[Data items]
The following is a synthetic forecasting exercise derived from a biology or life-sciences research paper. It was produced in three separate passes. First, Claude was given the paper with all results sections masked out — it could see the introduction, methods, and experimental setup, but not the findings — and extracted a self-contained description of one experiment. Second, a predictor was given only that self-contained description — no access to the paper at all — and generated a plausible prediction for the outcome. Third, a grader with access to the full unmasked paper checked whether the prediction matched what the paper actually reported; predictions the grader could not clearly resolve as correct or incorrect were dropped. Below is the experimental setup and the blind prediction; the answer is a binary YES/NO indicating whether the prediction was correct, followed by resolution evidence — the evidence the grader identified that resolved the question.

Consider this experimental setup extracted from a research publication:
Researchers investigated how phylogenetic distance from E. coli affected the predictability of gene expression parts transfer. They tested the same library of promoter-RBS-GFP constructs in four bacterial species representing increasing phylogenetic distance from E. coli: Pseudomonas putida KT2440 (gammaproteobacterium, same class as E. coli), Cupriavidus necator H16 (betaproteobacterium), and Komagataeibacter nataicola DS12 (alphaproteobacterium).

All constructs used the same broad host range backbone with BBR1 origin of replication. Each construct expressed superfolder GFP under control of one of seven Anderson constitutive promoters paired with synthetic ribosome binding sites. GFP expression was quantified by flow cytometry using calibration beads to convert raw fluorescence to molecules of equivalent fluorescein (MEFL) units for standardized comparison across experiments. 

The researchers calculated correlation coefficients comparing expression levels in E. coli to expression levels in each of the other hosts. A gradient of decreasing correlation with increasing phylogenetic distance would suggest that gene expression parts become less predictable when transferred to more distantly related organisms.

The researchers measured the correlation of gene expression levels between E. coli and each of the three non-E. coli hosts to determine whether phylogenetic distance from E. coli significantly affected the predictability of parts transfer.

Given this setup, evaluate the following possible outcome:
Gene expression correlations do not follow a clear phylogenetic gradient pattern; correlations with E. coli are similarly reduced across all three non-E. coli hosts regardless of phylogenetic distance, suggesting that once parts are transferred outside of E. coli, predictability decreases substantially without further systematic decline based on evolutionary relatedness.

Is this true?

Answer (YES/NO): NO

§ DIRECTIONS
What are the lines, exactly as written above, from the line with "Researchers investigated how" to the line with "The researchers calculated", both included? Output only those.

§ OUTPUT OF THE EXERCISE
Researchers investigated how phylogenetic distance from E. coli affected the predictability of gene expression parts transfer. They tested the same library of promoter-RBS-GFP constructs in four bacterial species representing increasing phylogenetic distance from E. coli: Pseudomonas putida KT2440 (gammaproteobacterium, same class as E. coli), Cupriavidus necator H16 (betaproteobacterium), and Komagataeibacter nataicola DS12 (alphaproteobacterium).

All constructs used the same broad host range backbone with BBR1 origin of replication. Each construct expressed superfolder GFP under control of one of seven Anderson constitutive promoters paired with synthetic ribosome binding sites. GFP expression was quantified by flow cytometry using calibration beads to convert raw fluorescence to molecules of equivalent fluorescein (MEFL) units for standardized comparison across experiments. 

The researchers calculated correlation coefficients comparing expression levels in E. coli to expression levels in each of the other hosts. A gradient of decreasing correlation with increasing phylogenetic distance would suggest that gene expression parts become less predictable when transferred to more distantly related organisms.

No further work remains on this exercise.